OK, done studying up. It is a very very good example. Please forgive me for continuing to probe this, I’m not sitting with folded arms, I only want to drill down to find out if this is still true under the exact conditions I’m gunning for. I truly appreciate your input.

What I can’t tell from the Ubershader discussion is whether the feature toggles they’re emulating with branches are actually global, or if they’re per-material. That would make a huge difference to performance, because if it’s global, every thread in every warp is taking the same path.

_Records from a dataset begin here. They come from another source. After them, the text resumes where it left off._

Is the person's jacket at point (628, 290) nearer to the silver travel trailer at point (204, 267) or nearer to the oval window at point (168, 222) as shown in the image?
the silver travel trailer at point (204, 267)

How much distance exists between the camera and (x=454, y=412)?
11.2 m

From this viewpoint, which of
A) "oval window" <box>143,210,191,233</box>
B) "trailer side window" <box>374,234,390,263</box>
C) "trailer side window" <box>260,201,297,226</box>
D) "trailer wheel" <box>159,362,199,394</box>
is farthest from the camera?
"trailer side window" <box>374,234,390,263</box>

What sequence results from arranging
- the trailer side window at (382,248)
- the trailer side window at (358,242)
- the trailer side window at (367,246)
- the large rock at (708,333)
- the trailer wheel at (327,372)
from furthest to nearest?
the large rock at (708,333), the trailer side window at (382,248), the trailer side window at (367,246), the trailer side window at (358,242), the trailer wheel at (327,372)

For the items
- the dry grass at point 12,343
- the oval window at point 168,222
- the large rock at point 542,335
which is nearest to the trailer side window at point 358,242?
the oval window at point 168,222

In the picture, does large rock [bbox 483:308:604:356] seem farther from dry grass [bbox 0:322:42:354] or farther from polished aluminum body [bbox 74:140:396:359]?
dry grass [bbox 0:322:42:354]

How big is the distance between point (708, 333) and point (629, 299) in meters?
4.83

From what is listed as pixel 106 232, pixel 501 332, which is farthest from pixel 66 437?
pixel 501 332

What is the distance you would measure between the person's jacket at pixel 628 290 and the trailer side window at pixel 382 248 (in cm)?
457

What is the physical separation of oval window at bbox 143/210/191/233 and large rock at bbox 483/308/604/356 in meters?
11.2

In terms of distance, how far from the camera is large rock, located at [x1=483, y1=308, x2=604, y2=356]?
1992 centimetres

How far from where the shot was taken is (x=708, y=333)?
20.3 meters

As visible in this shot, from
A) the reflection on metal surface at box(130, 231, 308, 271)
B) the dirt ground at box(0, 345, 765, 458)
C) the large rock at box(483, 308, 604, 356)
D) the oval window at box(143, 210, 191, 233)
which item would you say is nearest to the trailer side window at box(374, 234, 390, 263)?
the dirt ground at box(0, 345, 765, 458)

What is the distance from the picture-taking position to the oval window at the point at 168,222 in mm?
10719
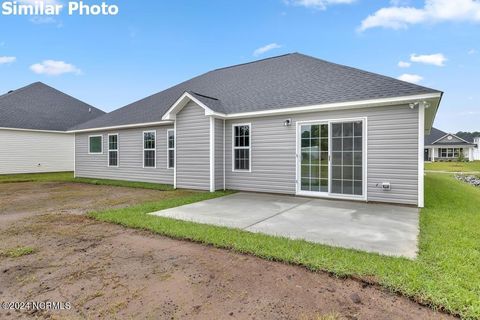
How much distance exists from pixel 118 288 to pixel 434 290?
3246 millimetres

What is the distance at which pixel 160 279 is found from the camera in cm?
298

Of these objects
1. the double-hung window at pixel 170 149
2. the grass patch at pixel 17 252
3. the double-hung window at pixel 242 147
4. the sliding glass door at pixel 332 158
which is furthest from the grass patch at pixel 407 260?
the double-hung window at pixel 170 149

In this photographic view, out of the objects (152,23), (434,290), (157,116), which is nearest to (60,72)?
(152,23)

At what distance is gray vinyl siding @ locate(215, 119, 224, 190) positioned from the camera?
955 centimetres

But if an Ubershader is representing a lot of pixels with different underlying feature toggles now right now being emulated with branching inside a single Ubershader, you could imagine half the threads in a warp taking the feature branch while the other half of the threads are waiting for the warp to reconverge. And the GPU wouldn’t be able to be smart about partitioning the warp, because to the GPU, this is all the same shader (until specialized variants are done compiling).

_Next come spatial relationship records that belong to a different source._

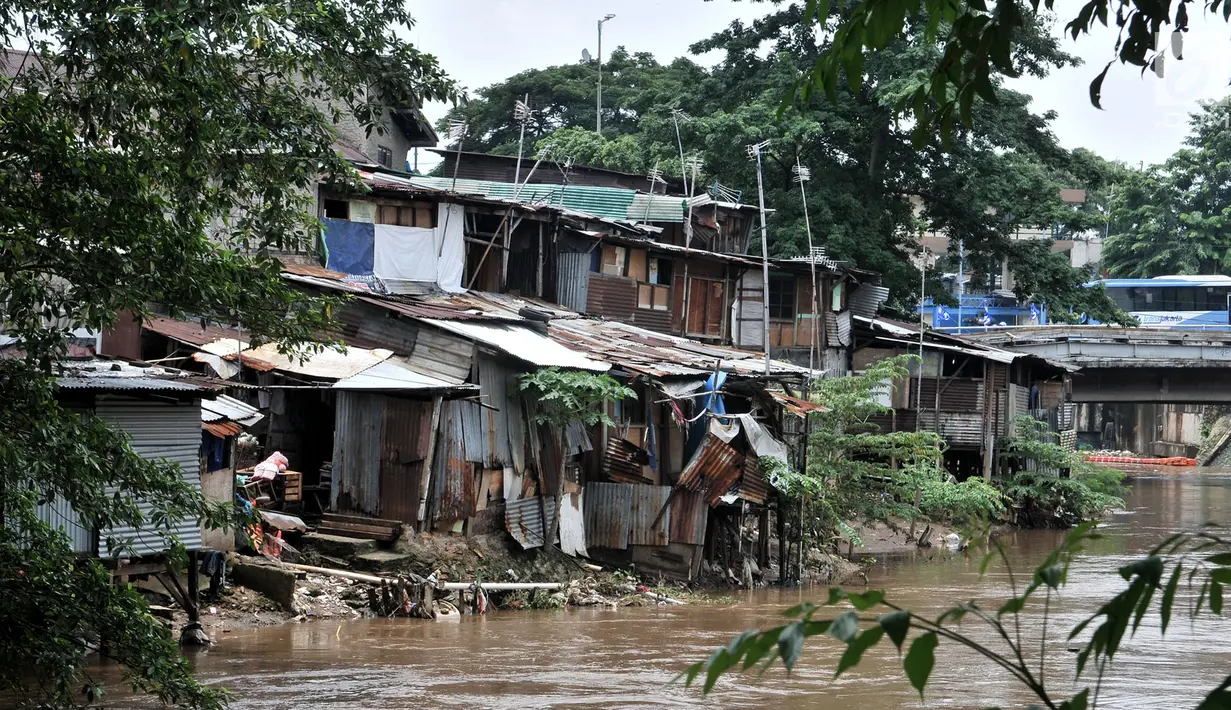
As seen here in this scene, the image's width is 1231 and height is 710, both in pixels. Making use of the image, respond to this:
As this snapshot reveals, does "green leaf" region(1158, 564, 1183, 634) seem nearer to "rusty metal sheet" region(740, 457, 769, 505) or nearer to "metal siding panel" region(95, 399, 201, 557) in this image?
"metal siding panel" region(95, 399, 201, 557)

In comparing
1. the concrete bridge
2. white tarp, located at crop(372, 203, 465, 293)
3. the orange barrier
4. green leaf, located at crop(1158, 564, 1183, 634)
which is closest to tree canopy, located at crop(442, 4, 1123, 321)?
the concrete bridge

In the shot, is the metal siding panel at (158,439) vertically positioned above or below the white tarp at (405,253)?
below

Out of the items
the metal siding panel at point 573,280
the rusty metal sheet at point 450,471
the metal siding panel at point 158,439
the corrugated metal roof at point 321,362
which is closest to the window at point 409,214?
the metal siding panel at point 573,280

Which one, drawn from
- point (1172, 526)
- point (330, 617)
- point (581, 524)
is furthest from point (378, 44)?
point (1172, 526)

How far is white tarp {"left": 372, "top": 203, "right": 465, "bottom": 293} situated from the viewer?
2220 cm

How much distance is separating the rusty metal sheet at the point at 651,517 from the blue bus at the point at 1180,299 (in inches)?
1264

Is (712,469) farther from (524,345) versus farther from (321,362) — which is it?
(321,362)

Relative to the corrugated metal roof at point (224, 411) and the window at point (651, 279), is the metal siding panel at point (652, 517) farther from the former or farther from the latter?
the window at point (651, 279)

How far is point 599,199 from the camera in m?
30.1

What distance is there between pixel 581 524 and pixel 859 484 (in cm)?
672

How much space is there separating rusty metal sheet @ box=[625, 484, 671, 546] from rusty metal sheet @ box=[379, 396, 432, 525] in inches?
154

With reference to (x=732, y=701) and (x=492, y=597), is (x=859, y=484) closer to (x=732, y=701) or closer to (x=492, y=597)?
(x=492, y=597)

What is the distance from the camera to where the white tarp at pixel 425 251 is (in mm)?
22203

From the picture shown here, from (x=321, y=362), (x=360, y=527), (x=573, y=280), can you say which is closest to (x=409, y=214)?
(x=573, y=280)
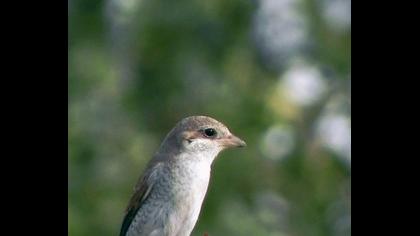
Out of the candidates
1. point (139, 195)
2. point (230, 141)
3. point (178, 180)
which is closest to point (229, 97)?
point (139, 195)

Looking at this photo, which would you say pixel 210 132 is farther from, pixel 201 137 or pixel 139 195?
pixel 139 195

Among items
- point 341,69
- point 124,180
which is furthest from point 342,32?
point 124,180

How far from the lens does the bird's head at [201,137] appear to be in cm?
562

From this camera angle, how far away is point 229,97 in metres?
12.4

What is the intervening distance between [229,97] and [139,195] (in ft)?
20.4

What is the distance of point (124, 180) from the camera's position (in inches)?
470

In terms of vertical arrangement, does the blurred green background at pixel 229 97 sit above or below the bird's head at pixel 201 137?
above

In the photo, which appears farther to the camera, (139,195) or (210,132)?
(139,195)

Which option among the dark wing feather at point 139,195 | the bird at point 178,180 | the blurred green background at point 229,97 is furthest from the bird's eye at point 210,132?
the blurred green background at point 229,97

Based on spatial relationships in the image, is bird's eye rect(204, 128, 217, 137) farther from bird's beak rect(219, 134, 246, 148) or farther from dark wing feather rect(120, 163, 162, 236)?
dark wing feather rect(120, 163, 162, 236)

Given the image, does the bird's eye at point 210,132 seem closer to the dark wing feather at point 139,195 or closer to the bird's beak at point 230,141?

The very narrow case I’m trying to solve is when a branch will taken the same way by every pixel, either a global setting like “if (_waterStrength > 0)” or “if (_waterHeight > 0)”, where the same branch is taken by every thread in every warp.

So where Ubershaders could have a mix of these from pixel to pixel, a global setting or a universally arrived-at decision would not have a mix of branches from pixel to pixel.

So do you feel that the hypothesis holds for this narrow case? And this is again ignoring the cost of the branch condition, pushing the execution mask on the SIMT stack, and PC advance.

Yes, you can check how many registers a shader needs by using Nvidia’s and AMD’s GPU debugging tools.

(On PC the GPU driver may or may not peek at the constant buffer value used by the branch and generate variants of the shader without the branch, but I only heard rumors of that and never tested to see 8f that can actually happen).

Also “global” and “per material” are the same thing as far as the GPU is concerned: it’s all a value read from a constant buffer. That’s called an “uniform branch”, where the value used to decide the branch does not depend on thread-varying data (like UV coordinates, which can vary per pixel, or vertex data which can vary per vertex).